Robôs da ROIT registram lançamentos contábeis sem intervenção humana

Robôs da ROIT registram lançamentos contábeis sem intervenção humana

Os robôs contadores da ROIT, fintech com sede em Curitiba que desenvolve tecnologia para o setor de contabilidade, atingiram a marca de 8 milhões de lançamentos contábeis sem intervenção humana, com 98% de assertividade. A fintech é mais uma do grupo que atua no nicho cada vez mais disputado, conforme revelamos nessa reportagem no começo do ano.

“A automação em processos contábeis já é uma realidade, e a tendência é de que se intensifique com a provável reforma tributária, que vai estimular empresas a migrarem de regime fiscal, exigindo atuação estratégica dos departamentos de contabilidade. A contabilidade está em extrema transformação, deixando de ser operacional e passando a se tornar cada vez mais estratégica, como deve ser”, afirma Lucas Ribeiro, CEO da ROIT.

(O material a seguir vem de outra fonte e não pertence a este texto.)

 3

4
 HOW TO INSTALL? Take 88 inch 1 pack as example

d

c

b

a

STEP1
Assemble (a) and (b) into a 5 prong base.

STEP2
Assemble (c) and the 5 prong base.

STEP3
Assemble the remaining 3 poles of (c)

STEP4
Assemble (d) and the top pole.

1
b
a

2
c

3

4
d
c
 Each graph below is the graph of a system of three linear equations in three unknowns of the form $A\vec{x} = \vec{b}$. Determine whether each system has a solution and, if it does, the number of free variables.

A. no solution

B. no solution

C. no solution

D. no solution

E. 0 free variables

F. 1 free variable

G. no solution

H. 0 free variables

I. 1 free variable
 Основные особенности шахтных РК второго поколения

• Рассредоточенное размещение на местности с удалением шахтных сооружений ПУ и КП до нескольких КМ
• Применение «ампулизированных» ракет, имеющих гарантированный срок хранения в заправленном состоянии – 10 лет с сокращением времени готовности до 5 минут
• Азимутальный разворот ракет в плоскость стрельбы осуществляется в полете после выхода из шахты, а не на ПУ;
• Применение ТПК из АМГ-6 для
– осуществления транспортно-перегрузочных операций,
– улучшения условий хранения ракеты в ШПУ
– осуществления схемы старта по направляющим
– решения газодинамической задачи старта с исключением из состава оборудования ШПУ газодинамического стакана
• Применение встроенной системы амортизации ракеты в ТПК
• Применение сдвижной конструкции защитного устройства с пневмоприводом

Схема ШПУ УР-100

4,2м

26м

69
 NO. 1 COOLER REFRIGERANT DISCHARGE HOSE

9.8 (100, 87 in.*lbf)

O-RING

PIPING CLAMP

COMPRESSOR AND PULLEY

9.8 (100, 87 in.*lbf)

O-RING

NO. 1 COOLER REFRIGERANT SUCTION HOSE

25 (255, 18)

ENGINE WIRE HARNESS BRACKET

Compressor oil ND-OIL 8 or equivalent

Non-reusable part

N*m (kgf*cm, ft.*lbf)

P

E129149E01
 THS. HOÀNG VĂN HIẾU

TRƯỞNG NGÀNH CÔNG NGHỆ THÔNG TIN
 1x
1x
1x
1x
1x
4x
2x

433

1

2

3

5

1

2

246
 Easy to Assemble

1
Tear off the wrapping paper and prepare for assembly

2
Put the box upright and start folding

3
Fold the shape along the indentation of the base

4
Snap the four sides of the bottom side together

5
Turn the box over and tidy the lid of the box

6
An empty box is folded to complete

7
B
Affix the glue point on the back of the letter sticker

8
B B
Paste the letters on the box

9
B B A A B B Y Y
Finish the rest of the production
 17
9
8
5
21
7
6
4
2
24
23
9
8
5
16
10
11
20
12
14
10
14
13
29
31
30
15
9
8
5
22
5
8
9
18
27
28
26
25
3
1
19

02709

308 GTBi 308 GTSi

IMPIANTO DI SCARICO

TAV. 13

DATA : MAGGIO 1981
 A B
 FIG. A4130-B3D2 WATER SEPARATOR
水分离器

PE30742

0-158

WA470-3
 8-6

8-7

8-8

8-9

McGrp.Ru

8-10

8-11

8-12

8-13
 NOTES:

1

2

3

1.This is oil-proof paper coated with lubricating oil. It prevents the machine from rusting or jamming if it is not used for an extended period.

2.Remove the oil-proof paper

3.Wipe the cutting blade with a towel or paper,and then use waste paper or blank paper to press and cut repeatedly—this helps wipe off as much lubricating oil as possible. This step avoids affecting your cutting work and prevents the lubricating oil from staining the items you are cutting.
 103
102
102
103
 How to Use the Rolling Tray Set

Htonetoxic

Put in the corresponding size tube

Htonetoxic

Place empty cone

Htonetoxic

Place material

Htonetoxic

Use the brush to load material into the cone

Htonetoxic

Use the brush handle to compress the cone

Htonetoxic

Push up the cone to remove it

“Além de toda a praticidade, agilidade e economia de tempo que a inteligência artificial traz aos contadores, garante que as empresas paguem sempre a menor carga tributária possível, sem erros e podendo até mesmo reverter pagamentos feitos de forma indevida”, diz Ribeiro.

A ROIT também registrou quase 2 bilhões de combinações tributárias, regras de retenção, atualização legal com um robô da área fiscal que lê e acompanha o diário oficial. As soluções da empresa incluem robô de contas a pagar, que gerencia toda a relação contábil, fiscal e bancária, com conciliações automáticas. Também serão oferecidas soluções automatizadas para folha de pagamento, que realizam desde o processo de admissão até a demissão, pelo celular ou pela web.

Segundo a fintech, seus robôs da área contábil já respondem por 10 das 12 etapas que, em média, compõem o fluxo de um processo contábil. Em razão disso, este fluxo é chamado de disruptivo – em que a atuação do profissional humano se dá em dois momentos específicos, para análises e decisões estratégicas. Eles realizam lançamentos de créditos e débitos após a chegada, classificação e extração de dados dos mais diversos tipos de documentos. 

O CEO explica que no fluxo tradicional, da primeira à quarta etapa, os trabalhos – concentrados na atuação humana – restringem-se a trâmites de recebimento de documentos, separação e conferência, para então lançamento no sistema (chamado no meio de ERP). Já no fluxo disruptivo, viabilizado pela inteligência artificial, essas quatro etapas consistem no envio de documentos (pelo cliente), qualificação, classificação e o chamado OCR (reconhecimento on-line de caracteres).

Todas essas quatro etapas iniciais, no fluxo disruptivo, mais a quinta, a extração dos campos, são feitas por robôs. Na sexta etapa, então, entra a primeira intervenção humana, na qual o profissional responsável cuida das providências complementares necessárias, antes de dar andamento aos trâmites, que em seguida percorrem três tipos distintos de robôs: o fiscal (etapa sete), o contábil (etapa oito) e o financeiro (etapa nove). Desta, segue para o lançamento em banco de dados, para, na penúltima etapa, receber novamente a atuação humana, na qual se dá a aprovação final do processo, antes da 12ª fase, o lançamento no ERP.